Just like vast amounts of data on the web enabled Big Data applications, now large repositories of programs (e.g. open source code on GitHub) enable a new class of applications that leverage these repositories of "Big Code". Using "Big Code" means to automatically learn from existing code in order to solve tasks such as predicting program bugs, predicting program behavior, predicting identifier names, or automatically creating new code. The topic spans inter-disciplinary research in Machine Learning (ML), Programming Languages (PL) and Software Engineering (SE). This website lists some of the state-of-the-art techniques in the area.

Have a look at the current challenges to be solved by "Big Code".

Download or try amazing tools that leverage "Big Code".

Do research and download some of the existing datasets to compare your solution to state-of-the-art.

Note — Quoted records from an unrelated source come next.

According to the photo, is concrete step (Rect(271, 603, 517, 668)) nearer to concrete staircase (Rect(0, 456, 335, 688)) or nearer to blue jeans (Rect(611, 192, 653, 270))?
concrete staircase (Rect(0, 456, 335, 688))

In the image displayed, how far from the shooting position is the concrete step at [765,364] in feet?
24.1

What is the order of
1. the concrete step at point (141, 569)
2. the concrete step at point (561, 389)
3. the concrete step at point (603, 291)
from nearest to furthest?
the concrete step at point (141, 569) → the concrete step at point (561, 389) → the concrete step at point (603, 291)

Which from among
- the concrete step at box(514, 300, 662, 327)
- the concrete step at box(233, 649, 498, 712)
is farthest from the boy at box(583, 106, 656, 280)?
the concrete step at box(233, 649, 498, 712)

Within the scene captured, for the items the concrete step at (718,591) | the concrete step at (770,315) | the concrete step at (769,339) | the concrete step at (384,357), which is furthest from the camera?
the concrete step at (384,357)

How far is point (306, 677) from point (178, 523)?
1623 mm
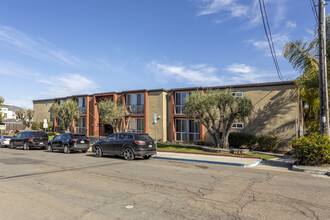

If you would like to contribute, fork this repository, make edits and create a pull request using GitHub.

This site is a result of a Dagstuhl seminar Programming from Big Code

Its goal is to keep as an access point where researchers and practitioners can collaborate and define the important challenges of the community. The site should be able to act as:

  • an access point where developers can find links to working tools that leverage “Big Code”.
  • a collection of challenges and datasets that allow the research community to jointly solve important problems and/or compare solutions.

This website should not be a replacement for scientific conferences, thus “publishing” here should in principle be done only after publishing elsewhere. The goal is also not to become an unordered list of conference procedings, but instead to group works per dataset or per challenge.